Nilai-nilai luhur inilah yang menjadi fondasi berdemokrasi RI sampai saat ini. Walaupun seringkali dibidahkan dan dikafirkan, tetapi nilai-nilai luhur itu tetap menjadi pegangan bangsa Indonesia dalam merangkai semua kerumitan dan mengurai semua problem yang terus terjadi sehingga lahirnya konsensus kebangsaan bernama Pancasila dan NKRI yang menjadi rumah bersama semua anak bangsa.

Media sosial (medsos) hadir di tengah dunia penuh gemerlap teknologi informasi, dengan beragam fungsi dan manfaatnya. Banyak sisi positif, tetapi sangat banyak sisi negatif, bahkan tidak sedikit yang menggunakan medsos untuk merusak nilai luhur bangsa, dan konsensus kebangsaan kita. Kehidupan sehari-hari yang sebelumnya dipenuhi guyup rukun dan gotong royong berubah menjadi individualis yang saling mencaci dan menebarkan fitnah. Nilai luhur bangsa menjadi ‘barang asing’ atau bahkan diasingkan dalam kehidupan sehari-hari.

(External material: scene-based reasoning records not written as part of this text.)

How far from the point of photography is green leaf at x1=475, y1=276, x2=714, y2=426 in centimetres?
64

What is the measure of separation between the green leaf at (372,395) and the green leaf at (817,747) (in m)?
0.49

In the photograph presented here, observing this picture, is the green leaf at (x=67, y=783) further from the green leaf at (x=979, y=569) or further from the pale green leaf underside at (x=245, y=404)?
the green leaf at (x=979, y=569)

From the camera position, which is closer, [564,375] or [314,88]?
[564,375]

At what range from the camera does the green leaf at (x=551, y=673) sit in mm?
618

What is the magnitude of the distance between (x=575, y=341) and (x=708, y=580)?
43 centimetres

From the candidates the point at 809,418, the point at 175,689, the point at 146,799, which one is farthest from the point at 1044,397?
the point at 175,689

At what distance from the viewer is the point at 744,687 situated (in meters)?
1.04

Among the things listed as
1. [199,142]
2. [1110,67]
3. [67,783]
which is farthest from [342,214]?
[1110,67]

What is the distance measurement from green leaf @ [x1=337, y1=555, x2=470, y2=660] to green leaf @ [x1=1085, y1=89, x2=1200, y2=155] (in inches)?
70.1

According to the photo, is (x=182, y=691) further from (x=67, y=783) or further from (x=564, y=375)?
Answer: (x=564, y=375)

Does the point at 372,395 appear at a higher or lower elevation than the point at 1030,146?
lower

Era teknologi informasi saat ini menjadikan manusia berada dalam simbolisme global. Aditya Wijaya (2017) menganalisis bahwa kita berada dalam lautan simbolisme global yang sewaktu-waktu bisa menenggelamkan kita. Alih-alih menempatkan simbol sebagai representasi keagungan nilai budaya masa silam, kita justru asyik masyuk dengan simbolisme global yang seakan sudah menjadi idealisme.

Negara yang dibangun atas dasar mabuknya rakyat dan otoritas pemerintahan terhadap anggur-anggur simbolisme global akan menjadikan negara yang sudah bukan lagi lahir dari ta’dhim-nya bangsa terhadap proses pembangunan budayanya sendiri. Negara yang hanya doyan mendapat legitimasi dari simbolisme global tak lebih seperti negara artifisial. Sudah saatnya kita mendefinisikan simbol kita sendiri dengan rendah hati mau belajar dan mempelajari apa yang telah ditinggalkan nenek moyang kita. Sebuah tatanan peradaban yang telah dan pernah berada pada titik puncaknya.

Konsensus kebangsaan

Yang mesti dilakukan negara di tengah kegalauan medsos dan hoaks ialah mengelola konflik antaranak bangsa dengan menguatkan demokrasi responsif. Dinamika konflik antarsesama adalah hal wajar dalam proses demokrasi. Makanya, perlu upaya serius meneguhkan demokrasi responsif.

Meminjam analisis J Rhee Baum dalam Responsive Democracy, bahwa demokrasi responsif ditandai kelembagaan pemerintahan yang memiliki kecepatan dan kualitas respons yang baik atas berbagai tuntutan publik. Pemerintahan dalam demokrasi responsif membangun sistem dan kebudayaan yang memiliki ketanggapan kuat terhadap isu-isu dalam masyarakat tentang kebijakan pemerintahan, yang selanjutnya memasukkan isu-isu itu sebagai prioritas dalam upaya penyelesaian masalah. Prinsip utama penyelesaian dalam demokrasi responsif adalah demi kebaikan umum (common bonum).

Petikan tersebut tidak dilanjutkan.